:: Explore the material ::
1: Rewrite the pedal build thread from "The stickers was" to "Looking good man!", putting "Inkscape" in place of "Corel".
2: In the pedal build thread, what were the stickers printed on?
3: Proceed with the pedal build thread, starting after its last line.

:: Excerpt to read ::
:::

# Parentheses, Ungula, Spirit Box, Dark Rift.



## Phasma888 (Jan 2, 2022)

Well.
 You can watch my collection of corrected mistakes here.
 Parentheses - since I clicked on “solved”, I replaced all diodes except 4148, replaced bs170 twice (I have accidentally replace it with a “wrong legs” one while troubleshooting), waited until 5102 will came in stock in my country, changed two foot switches, several caps, and dc jack.  Doesn't seem to make a noise now.
 Ungula - it fits 1590B enclosure, but do not try it at home.  The jacks and wires had to be soldered after assembly, but that’s not all that’s wrong.
 Dark Rift - obvious dimensional problems with caps, solved with pieces of PBS-8.
 Spirit Box - LED is right under the BTDR.  So PCB is lifted by bending pots leads.

 But everything works, and I'm generally happy.

 The stickers was drew in Corel and printed on laminated vinyl - it’s really not easy to scratch.


----------



## Popnfreshbass (Jan 2, 2022)

Looking good man!


----------



## ADAOCE (Jan 2, 2022)

Nice looking pedals! Dark Rift is a favorite of mine


----------



## Phasma888 (Jan 2, 2022)

ADAOCE said:


> Nice looking pedals! Dark Rift is a favorite of mine


Thanks! It seemed like a good idea to match LEDs to pedal’s color)


----------



## ADAOCE (Jan 2, 2022)

Phasma888 said:


> Thanks! It seemed like a good idea to match LEDs to pedal’s color)


💯 agree


----------



## TGP39 (Jan 2, 2022)

Phasma888, was the parentheses octave setting very noisy? Like you’re in a wind tunnel?   I’m very interested in minimizing that noise on my builds too.  Hoping you have some helpful advice based on the history of your build.   Beautiful, beautiful pedals btw.  
Steve.


----------



## Phasma888 (Jan 3, 2022)

TGP39 said:


> Phasma888, was the parentheses octave setting very noisy? Like you’re in a wind tunnel?   I’m very interested in minimizing that noise on my builds too.  Hoping you have some helpful advice based on the history of your build.   Beautiful, beautiful pedals btw.

:::

:: Material provided ::
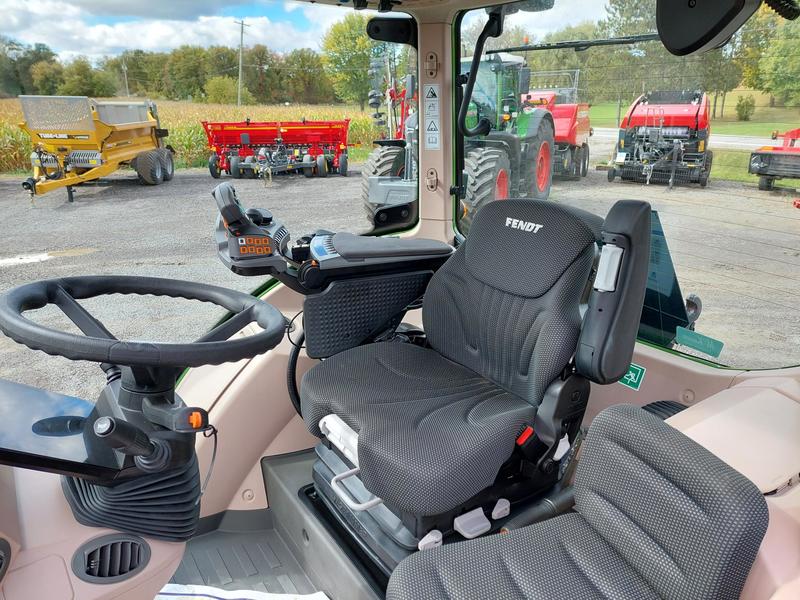 Tractors  FENDT 313 Vario Photo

:::

:: Responses for each task ::
1:
The stickers was drew in Inkscape and printed on laminated vinyl - it’s really not easy to scratch.


----------



## Popnfreshbass (Jan 2, 2022)

Looking good man!

2: Laminated vinyl.

3:
> Steve.


Thank you, TGP39.)
First I used d9b, then changed to d9k.  Sounds a little softer, imo. The advantage of living in Russia (almost the only one) is that I can walk to the GE diodes shop in ten minutes.) 
Most of noise disappeared somehow when replacing the disgusting Chinese pots with alpha’s.  
I also assume that the quality of q2 - q4 can affect the sound. But there are not so many different manufacturers.  I used the Central ones, but maybe there is a Motorola’s somewhere🧐
Now parentheses makes windy noise only at high values of distortion and amplitude, as it should be)


----------



## eh là bas ma (Jan 3, 2022)

Nice artworks, it seems you like perfect circles ! How do you like your spirit box reverb ? Good spring emulation ?


----------



## Phasma888 (Jan 4, 2022)

justin said:


> Nice artworks, it seems you like perfect circles ! How do you like your spirit box reverb ? Good spring emulation ?


I only had one evening to draw it, so I chose simple forms.) 
This four was made for a gift, and also I play synths, but I can say that reverb sounds great with OD. I tried just once - spirit box seems to be created for the dark synth and alike.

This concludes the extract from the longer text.